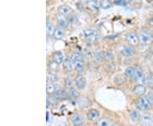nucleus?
Masks as SVG:
<instances>
[{
    "label": "nucleus",
    "instance_id": "obj_32",
    "mask_svg": "<svg viewBox=\"0 0 153 126\" xmlns=\"http://www.w3.org/2000/svg\"><path fill=\"white\" fill-rule=\"evenodd\" d=\"M49 79H50V81L51 82H57V81H59V80H60V77L58 75H56V73H52L50 75H49Z\"/></svg>",
    "mask_w": 153,
    "mask_h": 126
},
{
    "label": "nucleus",
    "instance_id": "obj_42",
    "mask_svg": "<svg viewBox=\"0 0 153 126\" xmlns=\"http://www.w3.org/2000/svg\"><path fill=\"white\" fill-rule=\"evenodd\" d=\"M152 8H153V5H152Z\"/></svg>",
    "mask_w": 153,
    "mask_h": 126
},
{
    "label": "nucleus",
    "instance_id": "obj_17",
    "mask_svg": "<svg viewBox=\"0 0 153 126\" xmlns=\"http://www.w3.org/2000/svg\"><path fill=\"white\" fill-rule=\"evenodd\" d=\"M141 117H142V115H141V114H140V111H139L138 109L133 110L131 113H130V115H129L130 119H131L132 122H134V123L140 122Z\"/></svg>",
    "mask_w": 153,
    "mask_h": 126
},
{
    "label": "nucleus",
    "instance_id": "obj_12",
    "mask_svg": "<svg viewBox=\"0 0 153 126\" xmlns=\"http://www.w3.org/2000/svg\"><path fill=\"white\" fill-rule=\"evenodd\" d=\"M54 97V98L57 101H63V100H66L69 97L68 92H66L65 90H57L55 92L54 95H52Z\"/></svg>",
    "mask_w": 153,
    "mask_h": 126
},
{
    "label": "nucleus",
    "instance_id": "obj_1",
    "mask_svg": "<svg viewBox=\"0 0 153 126\" xmlns=\"http://www.w3.org/2000/svg\"><path fill=\"white\" fill-rule=\"evenodd\" d=\"M71 59L72 61L73 70L78 73H81L84 70V62H83L82 55L80 53L75 52L72 53Z\"/></svg>",
    "mask_w": 153,
    "mask_h": 126
},
{
    "label": "nucleus",
    "instance_id": "obj_22",
    "mask_svg": "<svg viewBox=\"0 0 153 126\" xmlns=\"http://www.w3.org/2000/svg\"><path fill=\"white\" fill-rule=\"evenodd\" d=\"M56 92V87H55V85L53 82H47L46 85V92L48 95L51 96V95H54Z\"/></svg>",
    "mask_w": 153,
    "mask_h": 126
},
{
    "label": "nucleus",
    "instance_id": "obj_38",
    "mask_svg": "<svg viewBox=\"0 0 153 126\" xmlns=\"http://www.w3.org/2000/svg\"><path fill=\"white\" fill-rule=\"evenodd\" d=\"M146 1H147V2H151L152 0H146Z\"/></svg>",
    "mask_w": 153,
    "mask_h": 126
},
{
    "label": "nucleus",
    "instance_id": "obj_13",
    "mask_svg": "<svg viewBox=\"0 0 153 126\" xmlns=\"http://www.w3.org/2000/svg\"><path fill=\"white\" fill-rule=\"evenodd\" d=\"M58 13L64 16H70L72 14V9L68 5H61L58 8Z\"/></svg>",
    "mask_w": 153,
    "mask_h": 126
},
{
    "label": "nucleus",
    "instance_id": "obj_20",
    "mask_svg": "<svg viewBox=\"0 0 153 126\" xmlns=\"http://www.w3.org/2000/svg\"><path fill=\"white\" fill-rule=\"evenodd\" d=\"M135 70H136V68L133 67V66H129V67L126 68L125 71H124L125 76L128 79H133L134 76V74H135Z\"/></svg>",
    "mask_w": 153,
    "mask_h": 126
},
{
    "label": "nucleus",
    "instance_id": "obj_3",
    "mask_svg": "<svg viewBox=\"0 0 153 126\" xmlns=\"http://www.w3.org/2000/svg\"><path fill=\"white\" fill-rule=\"evenodd\" d=\"M136 108L140 112H147L152 108L147 96H143L138 99L136 103Z\"/></svg>",
    "mask_w": 153,
    "mask_h": 126
},
{
    "label": "nucleus",
    "instance_id": "obj_41",
    "mask_svg": "<svg viewBox=\"0 0 153 126\" xmlns=\"http://www.w3.org/2000/svg\"><path fill=\"white\" fill-rule=\"evenodd\" d=\"M140 126H143V125H140Z\"/></svg>",
    "mask_w": 153,
    "mask_h": 126
},
{
    "label": "nucleus",
    "instance_id": "obj_26",
    "mask_svg": "<svg viewBox=\"0 0 153 126\" xmlns=\"http://www.w3.org/2000/svg\"><path fill=\"white\" fill-rule=\"evenodd\" d=\"M63 67L66 69L67 71H71V70H73V66H72V61L71 58H66L64 63H63Z\"/></svg>",
    "mask_w": 153,
    "mask_h": 126
},
{
    "label": "nucleus",
    "instance_id": "obj_33",
    "mask_svg": "<svg viewBox=\"0 0 153 126\" xmlns=\"http://www.w3.org/2000/svg\"><path fill=\"white\" fill-rule=\"evenodd\" d=\"M105 59L109 61L113 60V59H114V55H113V53H112L111 52H110V51H106V52H105Z\"/></svg>",
    "mask_w": 153,
    "mask_h": 126
},
{
    "label": "nucleus",
    "instance_id": "obj_11",
    "mask_svg": "<svg viewBox=\"0 0 153 126\" xmlns=\"http://www.w3.org/2000/svg\"><path fill=\"white\" fill-rule=\"evenodd\" d=\"M140 123L143 126H153V115L151 114H143L140 119Z\"/></svg>",
    "mask_w": 153,
    "mask_h": 126
},
{
    "label": "nucleus",
    "instance_id": "obj_23",
    "mask_svg": "<svg viewBox=\"0 0 153 126\" xmlns=\"http://www.w3.org/2000/svg\"><path fill=\"white\" fill-rule=\"evenodd\" d=\"M53 37H55V40H60V39L63 38L65 37V31H64V29H62V28L55 29Z\"/></svg>",
    "mask_w": 153,
    "mask_h": 126
},
{
    "label": "nucleus",
    "instance_id": "obj_30",
    "mask_svg": "<svg viewBox=\"0 0 153 126\" xmlns=\"http://www.w3.org/2000/svg\"><path fill=\"white\" fill-rule=\"evenodd\" d=\"M75 84V81H73L71 78L70 77H67L66 80V86L67 88H71L73 87V85Z\"/></svg>",
    "mask_w": 153,
    "mask_h": 126
},
{
    "label": "nucleus",
    "instance_id": "obj_19",
    "mask_svg": "<svg viewBox=\"0 0 153 126\" xmlns=\"http://www.w3.org/2000/svg\"><path fill=\"white\" fill-rule=\"evenodd\" d=\"M146 86L149 88H153V72L149 70L146 74Z\"/></svg>",
    "mask_w": 153,
    "mask_h": 126
},
{
    "label": "nucleus",
    "instance_id": "obj_31",
    "mask_svg": "<svg viewBox=\"0 0 153 126\" xmlns=\"http://www.w3.org/2000/svg\"><path fill=\"white\" fill-rule=\"evenodd\" d=\"M95 58H96V60L101 61L102 59H105V52L103 51H98L95 54Z\"/></svg>",
    "mask_w": 153,
    "mask_h": 126
},
{
    "label": "nucleus",
    "instance_id": "obj_40",
    "mask_svg": "<svg viewBox=\"0 0 153 126\" xmlns=\"http://www.w3.org/2000/svg\"><path fill=\"white\" fill-rule=\"evenodd\" d=\"M112 126H117V125H112Z\"/></svg>",
    "mask_w": 153,
    "mask_h": 126
},
{
    "label": "nucleus",
    "instance_id": "obj_7",
    "mask_svg": "<svg viewBox=\"0 0 153 126\" xmlns=\"http://www.w3.org/2000/svg\"><path fill=\"white\" fill-rule=\"evenodd\" d=\"M146 91H147V86H145V85H138L134 87L133 89V94L136 97H141L143 96H145V94L146 93Z\"/></svg>",
    "mask_w": 153,
    "mask_h": 126
},
{
    "label": "nucleus",
    "instance_id": "obj_35",
    "mask_svg": "<svg viewBox=\"0 0 153 126\" xmlns=\"http://www.w3.org/2000/svg\"><path fill=\"white\" fill-rule=\"evenodd\" d=\"M146 96H147L148 99H149V101H150V103H151V106H152V108H153V91H151L150 92H148V94Z\"/></svg>",
    "mask_w": 153,
    "mask_h": 126
},
{
    "label": "nucleus",
    "instance_id": "obj_25",
    "mask_svg": "<svg viewBox=\"0 0 153 126\" xmlns=\"http://www.w3.org/2000/svg\"><path fill=\"white\" fill-rule=\"evenodd\" d=\"M112 6V3L111 0H100V7L103 10L110 9Z\"/></svg>",
    "mask_w": 153,
    "mask_h": 126
},
{
    "label": "nucleus",
    "instance_id": "obj_29",
    "mask_svg": "<svg viewBox=\"0 0 153 126\" xmlns=\"http://www.w3.org/2000/svg\"><path fill=\"white\" fill-rule=\"evenodd\" d=\"M113 81H114L116 85L121 86V85H123L124 83V77L123 76V75H116L114 77V79H113Z\"/></svg>",
    "mask_w": 153,
    "mask_h": 126
},
{
    "label": "nucleus",
    "instance_id": "obj_4",
    "mask_svg": "<svg viewBox=\"0 0 153 126\" xmlns=\"http://www.w3.org/2000/svg\"><path fill=\"white\" fill-rule=\"evenodd\" d=\"M140 43L142 45H150L153 42V34L149 31H140L138 33Z\"/></svg>",
    "mask_w": 153,
    "mask_h": 126
},
{
    "label": "nucleus",
    "instance_id": "obj_24",
    "mask_svg": "<svg viewBox=\"0 0 153 126\" xmlns=\"http://www.w3.org/2000/svg\"><path fill=\"white\" fill-rule=\"evenodd\" d=\"M55 28L54 26V25L50 22H48L47 25H46V33H47V36L48 37H51V36H54V33H55Z\"/></svg>",
    "mask_w": 153,
    "mask_h": 126
},
{
    "label": "nucleus",
    "instance_id": "obj_27",
    "mask_svg": "<svg viewBox=\"0 0 153 126\" xmlns=\"http://www.w3.org/2000/svg\"><path fill=\"white\" fill-rule=\"evenodd\" d=\"M97 126H112V125H111V122L109 119L103 118V119H100L97 122Z\"/></svg>",
    "mask_w": 153,
    "mask_h": 126
},
{
    "label": "nucleus",
    "instance_id": "obj_37",
    "mask_svg": "<svg viewBox=\"0 0 153 126\" xmlns=\"http://www.w3.org/2000/svg\"><path fill=\"white\" fill-rule=\"evenodd\" d=\"M77 126H86L84 124H82V125H77Z\"/></svg>",
    "mask_w": 153,
    "mask_h": 126
},
{
    "label": "nucleus",
    "instance_id": "obj_36",
    "mask_svg": "<svg viewBox=\"0 0 153 126\" xmlns=\"http://www.w3.org/2000/svg\"><path fill=\"white\" fill-rule=\"evenodd\" d=\"M149 25H150L151 26H153V15L151 17L150 20H149Z\"/></svg>",
    "mask_w": 153,
    "mask_h": 126
},
{
    "label": "nucleus",
    "instance_id": "obj_8",
    "mask_svg": "<svg viewBox=\"0 0 153 126\" xmlns=\"http://www.w3.org/2000/svg\"><path fill=\"white\" fill-rule=\"evenodd\" d=\"M75 86L78 90H83L86 87L87 85V81L86 78L83 76L82 75H78L75 77Z\"/></svg>",
    "mask_w": 153,
    "mask_h": 126
},
{
    "label": "nucleus",
    "instance_id": "obj_14",
    "mask_svg": "<svg viewBox=\"0 0 153 126\" xmlns=\"http://www.w3.org/2000/svg\"><path fill=\"white\" fill-rule=\"evenodd\" d=\"M57 24H58V26L59 28H66L69 25V22H68V19L66 18V16H64L62 15H59L57 17Z\"/></svg>",
    "mask_w": 153,
    "mask_h": 126
},
{
    "label": "nucleus",
    "instance_id": "obj_15",
    "mask_svg": "<svg viewBox=\"0 0 153 126\" xmlns=\"http://www.w3.org/2000/svg\"><path fill=\"white\" fill-rule=\"evenodd\" d=\"M136 53V50L132 46H126L122 50V54L125 57H132Z\"/></svg>",
    "mask_w": 153,
    "mask_h": 126
},
{
    "label": "nucleus",
    "instance_id": "obj_18",
    "mask_svg": "<svg viewBox=\"0 0 153 126\" xmlns=\"http://www.w3.org/2000/svg\"><path fill=\"white\" fill-rule=\"evenodd\" d=\"M68 95H69V97L72 100H77L80 97V92L77 88L71 87L68 91Z\"/></svg>",
    "mask_w": 153,
    "mask_h": 126
},
{
    "label": "nucleus",
    "instance_id": "obj_6",
    "mask_svg": "<svg viewBox=\"0 0 153 126\" xmlns=\"http://www.w3.org/2000/svg\"><path fill=\"white\" fill-rule=\"evenodd\" d=\"M126 41L132 47H136L140 44V39L138 34L135 32H128L126 35Z\"/></svg>",
    "mask_w": 153,
    "mask_h": 126
},
{
    "label": "nucleus",
    "instance_id": "obj_5",
    "mask_svg": "<svg viewBox=\"0 0 153 126\" xmlns=\"http://www.w3.org/2000/svg\"><path fill=\"white\" fill-rule=\"evenodd\" d=\"M135 68H136L135 74H134V76L133 78L134 81L136 82L138 85H145V86H146V75L144 74V70H143L140 66L135 67Z\"/></svg>",
    "mask_w": 153,
    "mask_h": 126
},
{
    "label": "nucleus",
    "instance_id": "obj_21",
    "mask_svg": "<svg viewBox=\"0 0 153 126\" xmlns=\"http://www.w3.org/2000/svg\"><path fill=\"white\" fill-rule=\"evenodd\" d=\"M71 122L74 126L80 125L83 124V119L80 114H74L71 117Z\"/></svg>",
    "mask_w": 153,
    "mask_h": 126
},
{
    "label": "nucleus",
    "instance_id": "obj_2",
    "mask_svg": "<svg viewBox=\"0 0 153 126\" xmlns=\"http://www.w3.org/2000/svg\"><path fill=\"white\" fill-rule=\"evenodd\" d=\"M82 38L84 41H87L88 42H97L100 40V33L92 28L85 29L82 32Z\"/></svg>",
    "mask_w": 153,
    "mask_h": 126
},
{
    "label": "nucleus",
    "instance_id": "obj_10",
    "mask_svg": "<svg viewBox=\"0 0 153 126\" xmlns=\"http://www.w3.org/2000/svg\"><path fill=\"white\" fill-rule=\"evenodd\" d=\"M86 6L90 11L94 13H97L100 10V2L96 0H88L86 2Z\"/></svg>",
    "mask_w": 153,
    "mask_h": 126
},
{
    "label": "nucleus",
    "instance_id": "obj_34",
    "mask_svg": "<svg viewBox=\"0 0 153 126\" xmlns=\"http://www.w3.org/2000/svg\"><path fill=\"white\" fill-rule=\"evenodd\" d=\"M68 19V22H69V25H76V22H77V19L75 15H70V16L67 18Z\"/></svg>",
    "mask_w": 153,
    "mask_h": 126
},
{
    "label": "nucleus",
    "instance_id": "obj_16",
    "mask_svg": "<svg viewBox=\"0 0 153 126\" xmlns=\"http://www.w3.org/2000/svg\"><path fill=\"white\" fill-rule=\"evenodd\" d=\"M52 59H53V60L55 61L56 63H58L59 64H62V63H64V61H65V56L63 54V53H61L60 51H57V52H55L53 55H52Z\"/></svg>",
    "mask_w": 153,
    "mask_h": 126
},
{
    "label": "nucleus",
    "instance_id": "obj_39",
    "mask_svg": "<svg viewBox=\"0 0 153 126\" xmlns=\"http://www.w3.org/2000/svg\"><path fill=\"white\" fill-rule=\"evenodd\" d=\"M152 69H153V59H152Z\"/></svg>",
    "mask_w": 153,
    "mask_h": 126
},
{
    "label": "nucleus",
    "instance_id": "obj_9",
    "mask_svg": "<svg viewBox=\"0 0 153 126\" xmlns=\"http://www.w3.org/2000/svg\"><path fill=\"white\" fill-rule=\"evenodd\" d=\"M87 118L90 122H98L100 120V112L95 108H91L88 111Z\"/></svg>",
    "mask_w": 153,
    "mask_h": 126
},
{
    "label": "nucleus",
    "instance_id": "obj_28",
    "mask_svg": "<svg viewBox=\"0 0 153 126\" xmlns=\"http://www.w3.org/2000/svg\"><path fill=\"white\" fill-rule=\"evenodd\" d=\"M49 70L52 72H56L58 70H59V67H60V64L58 63H56L55 61L52 60L49 64Z\"/></svg>",
    "mask_w": 153,
    "mask_h": 126
}]
</instances>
----
**Requirement:**
Recast the data as a Markdown table with the columns "Row" and "Line", one numbered row per line and no rows for blank lines. Begin at the first line of the data, stop after the line that has "79H50V81L51 82H57V81H59V80H60V77L58 75H56V73H52L50", and leave the pictures out.

**Solution to the problem:**
| Row | Line |
|---|---|
| 1 | nucleus? |
| 2 | Masks as SVG: |
| 3 | <instances> |
| 4 | [{ |
| 5 |     "label": "nucleus", |
| 6 |     "instance_id": "obj_32", |
| 7 |     "mask_svg": "<svg viewBox=\"0 0 153 126\" xmlns=\"http://www.w3.org/2000/svg\"><path fill=\"white\" fill-rule=\"evenodd\" d=\"M49 79H50V81L51 82H57V81H59V80H60V77L58 75H56V73H52L50 75H49Z\"/></svg>", |